The Latest Generation Of 'Get Off My Lawn!' Books From People Who Don't Understand Technology
from the it's-a-tool dept
Adam Singer points us to a recent article in the Guardian about a spate of recent "technology is destroying society"-type books, many of which we've spoken about before. The main book it talks about, however, is Sherry Turkle's new book Alone Together. This is a bit disappointing in the fact that, in the past, Turkle has often been an astute observer of technology and how kids are adapting to it in positive ways. As one person jokes in the article: "Alone Together reads as if it were written by Turkle's evil Luddite twin."Unfortunately, like so many of these books, the criticism seems to be focused on a sort of "get off my lawn!" outsider's view of technological culture, with assumptions about what constitutes "good" and what constitutes "bad." For example, the fact that people check information on their smartphones is seen as bad, but that doesn't take into account context or whether or not those people are communicating with others in a productive manner. As always, technology is a tool and there's no doubt that some people use it in ways that are not productive or helpful to themselves, just as many others use the tools in ways that make their lives better. Trying to paint this all with such a broad brush is disappointing. Much of it seems based on the silly assumption that communicating with someone via a screen is automatically less human than communicating with someone face-to-face.
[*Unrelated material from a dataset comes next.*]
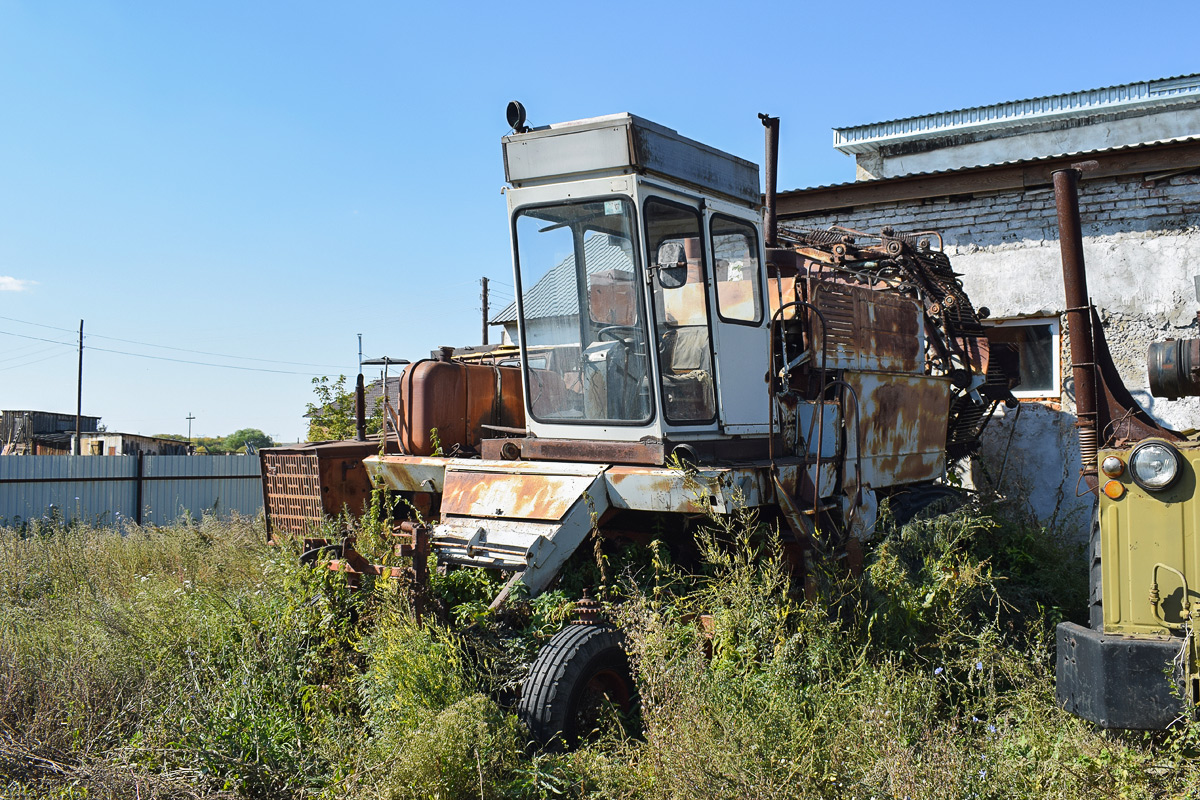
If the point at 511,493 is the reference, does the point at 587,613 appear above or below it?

Yet we saw the same claims when the telephone first came out and I don't think anyone still claims that the telephone degraded societal communications. Technology is a part of the ecosystem and people have an amazing ability to adapt to it. Yes, some people will always overdo it, but blaming the technology and discounting the many positive users (as well as the likelihood that people adapt over time) is a huge mistake. It might sell books, but it does little to shed any real insight into how technology is impacting our lives.